▶ Assignment
Exclude every picture and return the remaining entries below verbatim.

************

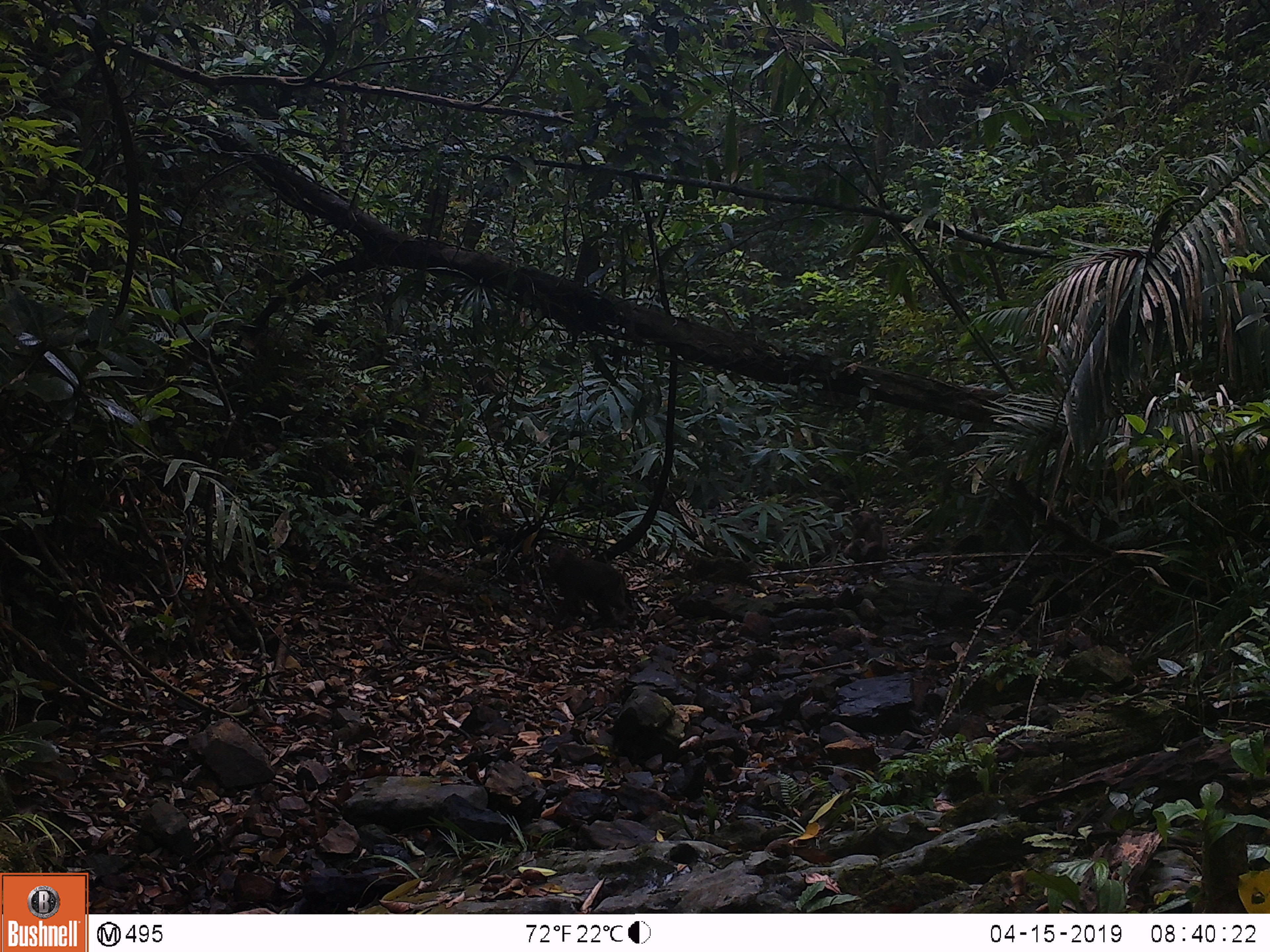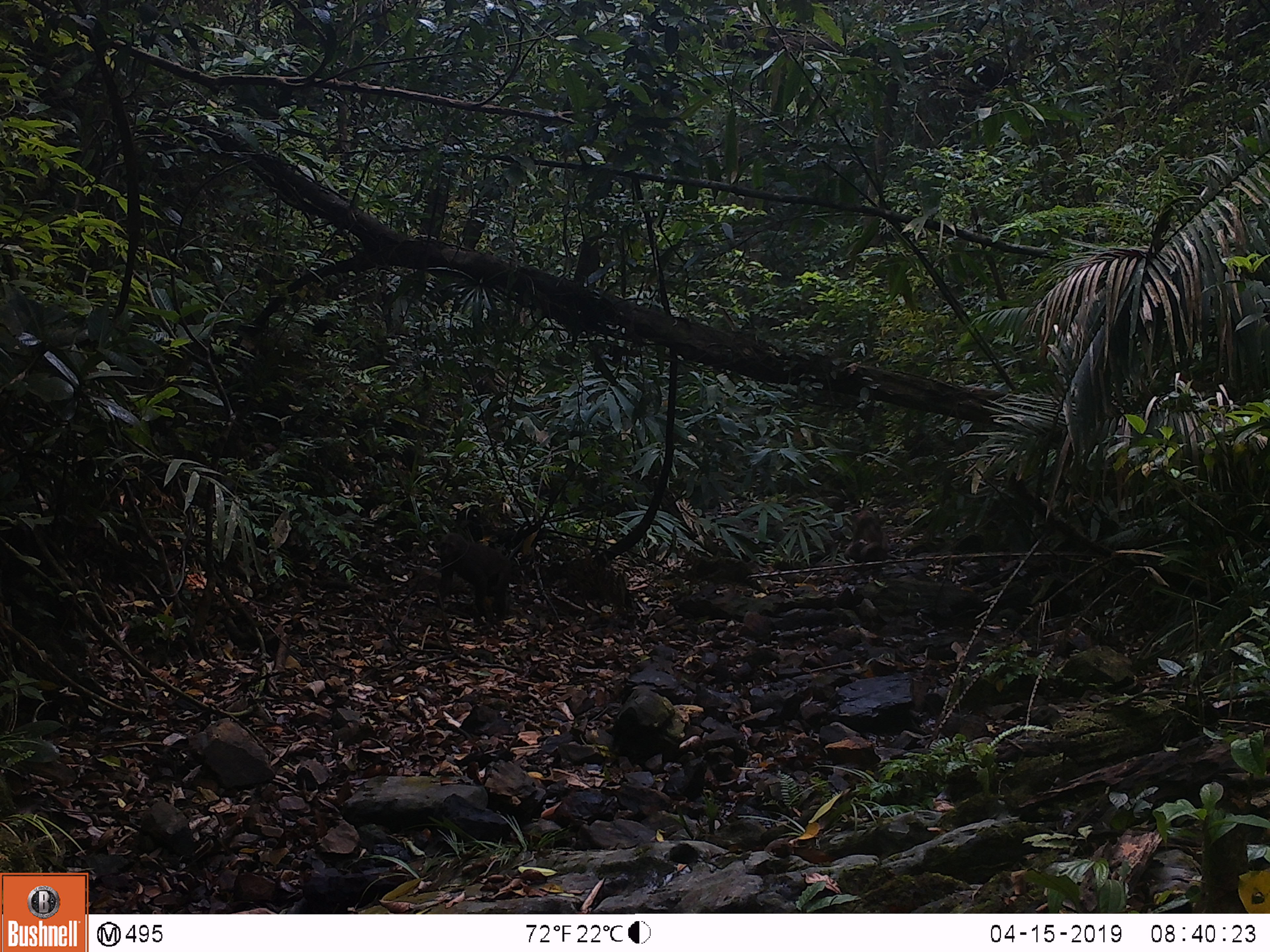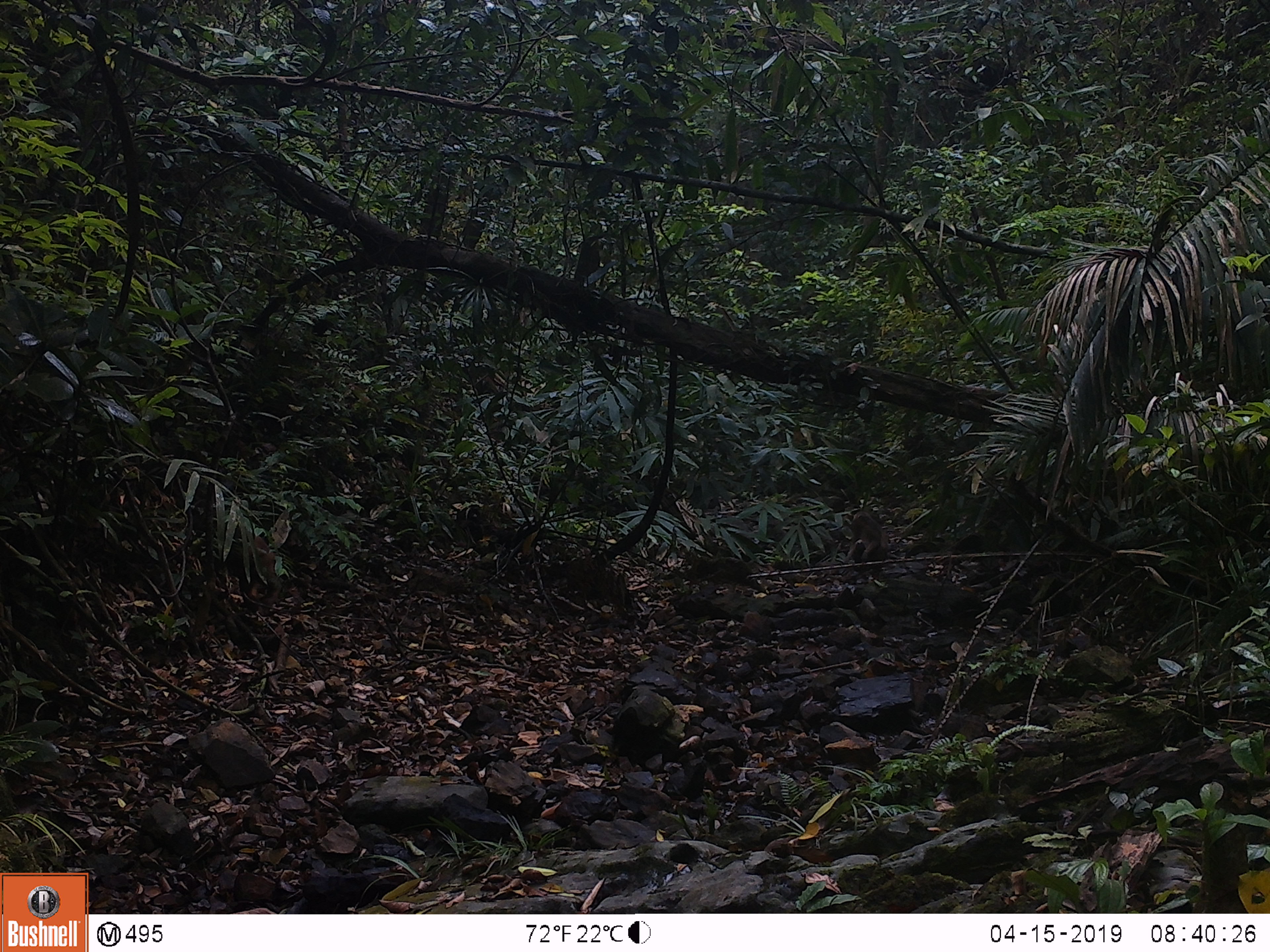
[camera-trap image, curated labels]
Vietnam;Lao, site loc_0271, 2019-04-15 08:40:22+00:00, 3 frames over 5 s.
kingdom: Animalia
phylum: Chordata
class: Mammalia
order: Primates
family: Cercopithecidae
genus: Macaca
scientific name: Macaca arctoides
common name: stump-tailed macaque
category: stump tailed macaque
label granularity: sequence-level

************

▶ Expected answer
[camera-trap image, curated labels]
Vietnam;Lao, site loc_0271, 2019-04-15 08:40:22+00:00, 3 frames over 5 s.
kingdom: Animalia
phylum: Chordata
class: Mammalia
order: Primates
family: Cercopithecidae
genus: Macaca
scientific name: Macaca arctoides
common name: stump-tailed macaque
category: stump tailed macaque
label granularity: sequence-level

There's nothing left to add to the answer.